To determine whether the BAT SNA generated by disinhibition of RPa
neurons is dependent on neurons in RVLM, bicuculline was microinjected
into RPa after local neurons in the RVLM were inhibited with bilateral
microinjections of the GABAA
agonist muscimol (60 nl, 1 mM). As expected from the inhibition of
sympathetic premotoneurons in the RVLM, Fig.

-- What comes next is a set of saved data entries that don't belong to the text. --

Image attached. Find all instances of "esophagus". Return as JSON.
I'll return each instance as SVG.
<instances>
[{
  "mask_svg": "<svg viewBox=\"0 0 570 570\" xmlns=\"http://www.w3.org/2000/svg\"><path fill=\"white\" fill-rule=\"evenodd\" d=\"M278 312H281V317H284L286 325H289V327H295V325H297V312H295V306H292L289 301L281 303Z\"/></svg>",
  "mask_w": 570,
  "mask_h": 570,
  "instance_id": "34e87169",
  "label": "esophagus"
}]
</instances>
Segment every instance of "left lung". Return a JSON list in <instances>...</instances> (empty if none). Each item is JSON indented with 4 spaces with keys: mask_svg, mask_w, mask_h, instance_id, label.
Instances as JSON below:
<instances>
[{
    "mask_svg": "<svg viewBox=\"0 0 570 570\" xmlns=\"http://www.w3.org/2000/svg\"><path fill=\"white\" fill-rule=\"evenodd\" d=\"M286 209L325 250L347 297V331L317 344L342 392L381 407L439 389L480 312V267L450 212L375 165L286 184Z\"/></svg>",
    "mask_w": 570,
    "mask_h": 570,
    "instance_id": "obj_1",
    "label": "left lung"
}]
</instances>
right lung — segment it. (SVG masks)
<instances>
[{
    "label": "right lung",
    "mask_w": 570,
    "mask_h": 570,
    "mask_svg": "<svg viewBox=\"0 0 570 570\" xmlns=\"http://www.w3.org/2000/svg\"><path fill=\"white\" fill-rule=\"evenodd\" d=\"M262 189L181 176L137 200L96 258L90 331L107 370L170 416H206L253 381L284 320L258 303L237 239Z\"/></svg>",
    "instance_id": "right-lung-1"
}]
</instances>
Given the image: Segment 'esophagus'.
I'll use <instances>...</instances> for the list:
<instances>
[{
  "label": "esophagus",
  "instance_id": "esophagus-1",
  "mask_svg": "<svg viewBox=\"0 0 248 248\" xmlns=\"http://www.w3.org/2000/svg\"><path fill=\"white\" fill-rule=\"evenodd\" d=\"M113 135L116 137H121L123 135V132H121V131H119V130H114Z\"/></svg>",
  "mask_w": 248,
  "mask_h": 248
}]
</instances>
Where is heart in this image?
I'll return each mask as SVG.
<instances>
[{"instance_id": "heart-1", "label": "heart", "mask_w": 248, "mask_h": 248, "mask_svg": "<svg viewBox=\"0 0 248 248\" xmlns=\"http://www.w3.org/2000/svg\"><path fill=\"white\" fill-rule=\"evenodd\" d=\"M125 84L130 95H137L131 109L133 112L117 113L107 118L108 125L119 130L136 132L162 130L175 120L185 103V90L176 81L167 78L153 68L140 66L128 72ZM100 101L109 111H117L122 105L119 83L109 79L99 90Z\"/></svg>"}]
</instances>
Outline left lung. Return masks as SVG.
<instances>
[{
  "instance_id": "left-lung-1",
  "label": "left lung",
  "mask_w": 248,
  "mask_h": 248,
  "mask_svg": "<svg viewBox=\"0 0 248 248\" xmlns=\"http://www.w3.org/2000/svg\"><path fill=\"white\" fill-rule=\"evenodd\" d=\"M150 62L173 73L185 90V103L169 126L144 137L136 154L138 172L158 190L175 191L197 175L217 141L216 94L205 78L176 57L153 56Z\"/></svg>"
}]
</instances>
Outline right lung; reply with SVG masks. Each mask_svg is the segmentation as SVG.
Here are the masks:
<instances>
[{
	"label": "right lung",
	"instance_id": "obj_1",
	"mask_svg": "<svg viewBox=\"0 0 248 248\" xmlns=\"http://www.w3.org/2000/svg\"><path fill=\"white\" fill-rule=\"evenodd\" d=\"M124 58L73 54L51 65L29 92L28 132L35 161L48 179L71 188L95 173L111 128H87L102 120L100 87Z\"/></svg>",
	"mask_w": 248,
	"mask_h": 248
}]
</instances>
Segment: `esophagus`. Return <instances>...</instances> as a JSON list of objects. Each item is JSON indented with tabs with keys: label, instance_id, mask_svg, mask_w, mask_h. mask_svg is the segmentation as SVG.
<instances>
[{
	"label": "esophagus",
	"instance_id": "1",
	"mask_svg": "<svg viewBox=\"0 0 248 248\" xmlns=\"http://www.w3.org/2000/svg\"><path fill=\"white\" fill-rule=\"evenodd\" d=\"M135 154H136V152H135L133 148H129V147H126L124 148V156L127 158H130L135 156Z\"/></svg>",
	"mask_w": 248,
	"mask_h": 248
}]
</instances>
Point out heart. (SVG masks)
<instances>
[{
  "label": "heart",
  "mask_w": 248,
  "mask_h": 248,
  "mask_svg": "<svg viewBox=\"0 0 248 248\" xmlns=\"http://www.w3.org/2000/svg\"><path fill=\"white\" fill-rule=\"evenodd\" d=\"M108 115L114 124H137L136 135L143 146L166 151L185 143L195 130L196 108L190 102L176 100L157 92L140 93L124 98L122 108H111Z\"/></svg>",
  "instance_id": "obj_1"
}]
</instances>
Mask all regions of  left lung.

4C illustrates that within 5 min after
microinjecting muscimol into the RVLM, the bursting discharge on the
Spl SNA was nearly abolished and the amplitude had fallen to a minimum of 17% of the premicroinjection control level (Fig.
4A).
This was accompanied by a fall in arterial pressure of 46 mmHg and in
heart rate of 118 beats/min. The amplitude of BAT SNA was unchanged. Phrenic nerve activity was eliminated, presumably through the effect of
muscimol on elements of the respiratory generating network in the
vicinity of the RVLM. In five rats, muscimol reduced Spl SNA to 18 ± 3.5% of control and decreased mean AP by 59 ± 5.7 mmHg to a
basal level of 68 ± 4.3 mmHg. BAT SNA was not different from the
premicroinjection control levels. The mean coherence values are
presented in Table 1. After muscimol microinjection into RVLM, a
reduced coherence remained between the AP and the Spl SNA (Fig.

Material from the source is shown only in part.